● **TASK DETAILS**: Write out each line of the entries below that holds the word "outcome".

───── INPUT RECORDS ─────

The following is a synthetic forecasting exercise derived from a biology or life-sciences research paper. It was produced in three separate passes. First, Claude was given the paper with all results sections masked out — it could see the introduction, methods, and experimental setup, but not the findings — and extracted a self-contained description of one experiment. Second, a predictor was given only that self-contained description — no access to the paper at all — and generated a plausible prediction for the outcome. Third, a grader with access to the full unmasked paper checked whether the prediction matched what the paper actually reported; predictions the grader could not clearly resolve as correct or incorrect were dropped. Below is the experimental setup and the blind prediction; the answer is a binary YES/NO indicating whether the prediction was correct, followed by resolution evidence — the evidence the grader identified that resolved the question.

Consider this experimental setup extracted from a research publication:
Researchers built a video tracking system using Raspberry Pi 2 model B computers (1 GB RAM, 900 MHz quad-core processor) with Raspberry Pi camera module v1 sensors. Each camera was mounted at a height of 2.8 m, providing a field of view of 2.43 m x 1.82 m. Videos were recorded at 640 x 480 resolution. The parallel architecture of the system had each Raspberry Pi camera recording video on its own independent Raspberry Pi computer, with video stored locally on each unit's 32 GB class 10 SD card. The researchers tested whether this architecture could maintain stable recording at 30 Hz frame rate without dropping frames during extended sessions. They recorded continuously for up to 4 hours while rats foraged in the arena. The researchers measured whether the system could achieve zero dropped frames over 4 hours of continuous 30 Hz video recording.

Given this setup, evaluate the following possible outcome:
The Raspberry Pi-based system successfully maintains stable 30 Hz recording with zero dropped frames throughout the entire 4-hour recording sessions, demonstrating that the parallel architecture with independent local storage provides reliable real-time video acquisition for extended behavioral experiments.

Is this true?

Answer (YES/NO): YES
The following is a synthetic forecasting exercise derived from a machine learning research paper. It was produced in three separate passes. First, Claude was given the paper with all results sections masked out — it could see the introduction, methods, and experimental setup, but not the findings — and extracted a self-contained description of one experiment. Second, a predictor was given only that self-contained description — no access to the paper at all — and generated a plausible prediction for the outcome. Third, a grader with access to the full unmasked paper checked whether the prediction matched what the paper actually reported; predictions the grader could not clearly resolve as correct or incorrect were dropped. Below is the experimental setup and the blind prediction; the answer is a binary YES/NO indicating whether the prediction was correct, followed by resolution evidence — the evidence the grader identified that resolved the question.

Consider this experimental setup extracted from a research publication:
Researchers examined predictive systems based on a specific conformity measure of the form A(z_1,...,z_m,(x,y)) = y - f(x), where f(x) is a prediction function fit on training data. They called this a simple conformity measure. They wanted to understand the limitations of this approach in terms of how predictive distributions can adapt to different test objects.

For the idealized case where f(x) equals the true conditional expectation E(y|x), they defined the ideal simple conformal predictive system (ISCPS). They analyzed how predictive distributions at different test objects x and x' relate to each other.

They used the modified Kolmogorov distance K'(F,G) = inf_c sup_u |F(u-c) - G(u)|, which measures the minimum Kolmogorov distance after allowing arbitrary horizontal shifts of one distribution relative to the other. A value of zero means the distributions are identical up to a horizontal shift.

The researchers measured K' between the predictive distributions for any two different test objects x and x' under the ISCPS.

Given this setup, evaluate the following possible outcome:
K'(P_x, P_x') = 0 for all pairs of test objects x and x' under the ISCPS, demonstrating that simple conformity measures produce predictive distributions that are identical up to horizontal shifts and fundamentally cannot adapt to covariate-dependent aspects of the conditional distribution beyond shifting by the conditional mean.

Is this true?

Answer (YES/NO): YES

─────

● **EXERCISE ANSWER**:
The following is a synthetic forecasting exercise derived from a biology or life-sciences research paper. It was produced in three separate passes. First, Claude was given the paper with all results sections masked out — it could see the introduction, methods, and experimental setup, but not the findings — and extracted a self-contained description of one experiment. Second, a predictor was given only that self-contained description — no access to the paper at all — and generated a plausible prediction for the outcome. Third, a grader with access to the full unmasked paper checked whether the prediction matched what the paper actually reported; predictions the grader could not clearly resolve as correct or incorrect were dropped. Below is the experimental setup and the blind prediction; the answer is a binary YES/NO indicating whether the prediction was correct, followed by resolution evidence — the evidence the grader identified that resolved the question.
Given this setup, evaluate the following possible outcome:
The following is a synthetic forecasting exercise derived from a machine learning research paper. It was produced in three separate passes. First, Claude was given the paper with all results sections masked out — it could see the introduction, methods, and experimental setup, but not the findings — and extracted a self-contained description of one experiment. Second, a predictor was given only that self-contained description — no access to the paper at all — and generated a plausible prediction for the outcome. Third, a grader with access to the full unmasked paper checked whether the prediction matched what the paper actually reported; predictions the grader could not clearly resolve as correct or incorrect were dropped. Below is the experimental setup and the blind prediction; the answer is a binary YES/NO indicating whether the prediction was correct, followed by resolution evidence — the evidence the grader identified that resolved the question.
Given this setup, evaluate the following possible outcome:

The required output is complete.